TEXT FOR ANALYSIS:
[Start of Attachment]

Players discussed the challenge in online forums: What does “subaltern” mean? (They learned that it is a political-science term for people who lack power or social status in a given society.) They debated: Should the necklace be old-fashioned, or a modern interpretation of the tale? They collaborated to unpack the meaning of the tale, to analyze the cultural clues embedded in it, and to strategize about how to craft a necklace that could evoke such a story and communicate such intense feelings.
As a community, the players decided the necklace should convey what it would feel like to wear the heavy and inflexible societal expectations of a woman of money and privilege. One player created a necklace titled “Someone to Watch Over Me,” comprising more than a dozen squares of fabric, each screenprinted with the image of a different staring eye. The eyes are stacked on top of each other in geometric sets of one, two, and three, and strung along a pretty pink ribbon. The aesthetic is both girly and intimidating. Another player submitted a necklace titled “Enclosure,” which appears to be constructed from barbed wire strung with rubies. Both the title and design of the work suggest that its wearer is trapped and limited by her social status, her riches preventing her from living the life she might otherwise pursue.

[End of Attachment]

TO DO: Write the next part of the passage on the players' necklace challenge, picking up after its final sentence. The material that comes after this passage has no connection to it.

DATA EXCERPT:
[Start of Attachment]

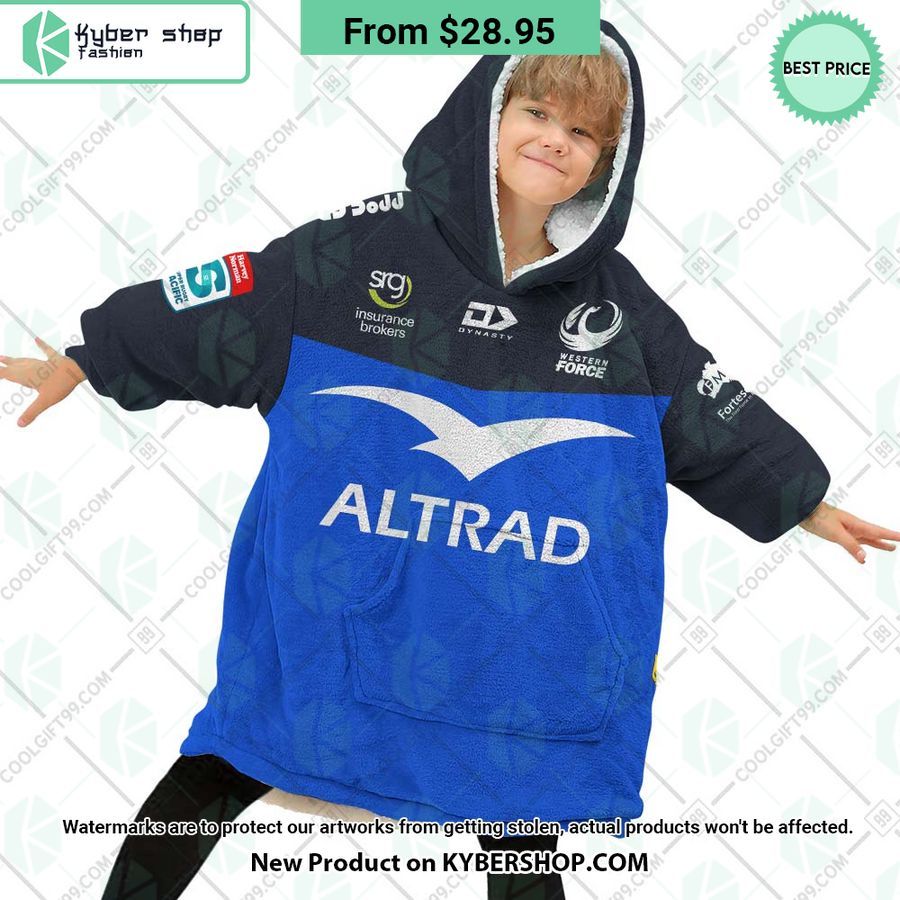 Western Force Super Rugby Pacific Home Jersey CUSTOM Hoodie Blanket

[End of Attachment]

WRITTEN ANSWER:
All of the player-created artifacts received by the museum were cataloged online and archived at the Luce Foundation Center. Players around the world could see the different interpretations of the challenge—either online or in person by visiting the objects on temporary display at the museum. In the end, more than six thousand Smithsonian members and fans participated in the online experience, while two hundred fifty attended the opening of the Ghosts of a Chance exhibit in person.
5
Why design a game, instead of issuing an open invitation to design for the museum? There are two good reasons. Because it was a “game” and not a serious art competition, people who wouldn’t normally feel capable of contributing artwork were free to try without risking embarrassment. The game structure, with its clues and narratives, also gave a larger and more atypical museum membership—in this case, mostly students and teenagers—an opportunity to participate in the making of the exhibit, through online discussion and analysis of the artworks, even if the members didn’t contribute art themselves. These players helped serve as virtual “curators” for the Ghosts of a Chance exhibit.